Has the advantages that: by applying the model to the research of preclinical drug screening and effect evaluation, the most accurate judgment and analysis can be made on the reaction effect of the drug, so that a new drug with a better treatment effect is provided for the treatment of multiple myeloma.
Drawings
FIG. 1 is a schematic flow chart of a first embodiment of a method for constructing a C57BL/6 mouse multiple myeloma model according to the present invention.
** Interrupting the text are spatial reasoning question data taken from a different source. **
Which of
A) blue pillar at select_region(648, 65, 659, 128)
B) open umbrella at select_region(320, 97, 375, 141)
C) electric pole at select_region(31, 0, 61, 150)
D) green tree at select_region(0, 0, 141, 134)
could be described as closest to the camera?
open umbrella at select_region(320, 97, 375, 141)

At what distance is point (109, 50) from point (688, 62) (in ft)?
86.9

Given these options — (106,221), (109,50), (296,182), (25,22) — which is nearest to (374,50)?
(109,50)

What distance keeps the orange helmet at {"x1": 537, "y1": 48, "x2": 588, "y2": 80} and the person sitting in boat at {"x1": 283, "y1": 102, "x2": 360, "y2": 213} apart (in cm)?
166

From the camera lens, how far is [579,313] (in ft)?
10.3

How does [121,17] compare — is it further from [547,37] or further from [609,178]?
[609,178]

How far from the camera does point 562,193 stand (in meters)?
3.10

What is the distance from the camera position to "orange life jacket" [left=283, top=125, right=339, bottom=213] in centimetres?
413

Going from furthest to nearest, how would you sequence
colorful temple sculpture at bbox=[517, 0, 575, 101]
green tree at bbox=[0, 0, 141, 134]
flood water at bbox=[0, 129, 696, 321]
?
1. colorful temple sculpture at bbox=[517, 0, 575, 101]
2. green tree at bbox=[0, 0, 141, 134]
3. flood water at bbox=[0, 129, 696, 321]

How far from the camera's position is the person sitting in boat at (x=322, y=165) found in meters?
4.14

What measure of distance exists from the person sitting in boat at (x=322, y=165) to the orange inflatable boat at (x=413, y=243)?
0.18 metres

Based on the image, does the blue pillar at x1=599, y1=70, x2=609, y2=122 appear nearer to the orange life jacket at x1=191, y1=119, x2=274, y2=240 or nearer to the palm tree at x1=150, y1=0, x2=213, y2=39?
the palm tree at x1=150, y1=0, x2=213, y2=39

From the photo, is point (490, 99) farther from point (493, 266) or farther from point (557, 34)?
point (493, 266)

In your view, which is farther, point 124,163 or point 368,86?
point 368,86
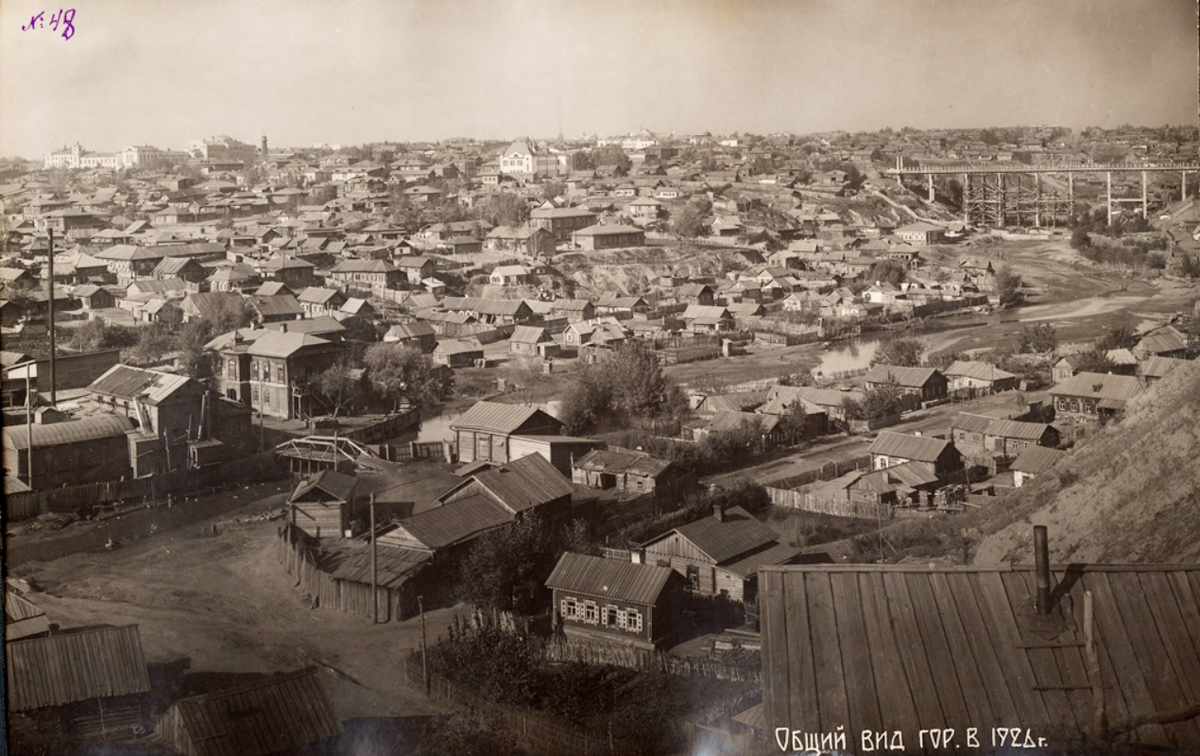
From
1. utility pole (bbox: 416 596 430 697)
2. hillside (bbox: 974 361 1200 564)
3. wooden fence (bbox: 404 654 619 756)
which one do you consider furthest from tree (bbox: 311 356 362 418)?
hillside (bbox: 974 361 1200 564)

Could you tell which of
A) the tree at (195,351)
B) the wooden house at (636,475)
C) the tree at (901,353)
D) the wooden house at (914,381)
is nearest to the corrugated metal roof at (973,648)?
the wooden house at (636,475)

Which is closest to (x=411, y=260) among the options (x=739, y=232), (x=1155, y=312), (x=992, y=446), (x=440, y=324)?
(x=440, y=324)

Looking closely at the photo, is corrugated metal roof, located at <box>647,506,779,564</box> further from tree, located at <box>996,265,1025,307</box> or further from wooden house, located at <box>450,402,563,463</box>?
tree, located at <box>996,265,1025,307</box>

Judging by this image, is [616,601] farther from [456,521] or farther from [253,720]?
[253,720]

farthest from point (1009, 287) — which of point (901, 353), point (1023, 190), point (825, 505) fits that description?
point (825, 505)

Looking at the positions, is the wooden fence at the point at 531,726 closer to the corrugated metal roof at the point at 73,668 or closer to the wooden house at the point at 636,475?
the corrugated metal roof at the point at 73,668

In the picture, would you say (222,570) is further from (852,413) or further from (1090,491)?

FIG. 2 is a schematic diagram of an induction process of an embodiment of the method for constructing the C57BL/6 mouse multiple myeloma model according to the present invention.
FIG. 3 is a schematic diagram of the differential genes in the first embodiment of the method for constructing the C57BL/6 mouse multiple myeloma model according to the present invention.
FIG. 4 shows a method for constructing a model of multiple myeloma in mice C57BL/6 according to an embodiment of the present invention, IgM from a background source of C57BL/6 is infected with a virus+Percentage fluorescence 48 hours after B cells is shown.
FIG. 5 is a schematic diagram of a mouse survival curve according to a first embodiment of the method for constructing the C57BL/6 mouse multiple myeloma model of the present invention.
FIG. 6 is a diagram showing the results of flow cytometry analysis of mice according to the first embodiment of the method for constructing the C57BL/6 mouse multiple myeloma model of the present invention.
Detailed Description
The following is further detailed by way of specific embodiments:
the first embodiment is as follows:
this embodiment is substantially as shown in figure 1: the construction method of the C57BL/6 mouse multiple myeloma model comprises the following steps:
step S1, performing library construction sequencing and biological information analysis on plasma cells in spleens of a C57BL/6 mouse and a Balb/C mouse to screen out differential genes of the two, and determining a target gene from the screened differential genes;
step S2, constructing a retrovirus vector by using the determined target gene, and packaging 293T cell viruses to obtain a target virus and a control virus;
in step S3, the cells of the C57BL/6 mouse are infected by the target virus retrovirus, and the infected cells are transplanted into the C57BL/6 mouse to induce the transformation of the primary cells of the C57BL/6 mouse into a multiple myeloma model.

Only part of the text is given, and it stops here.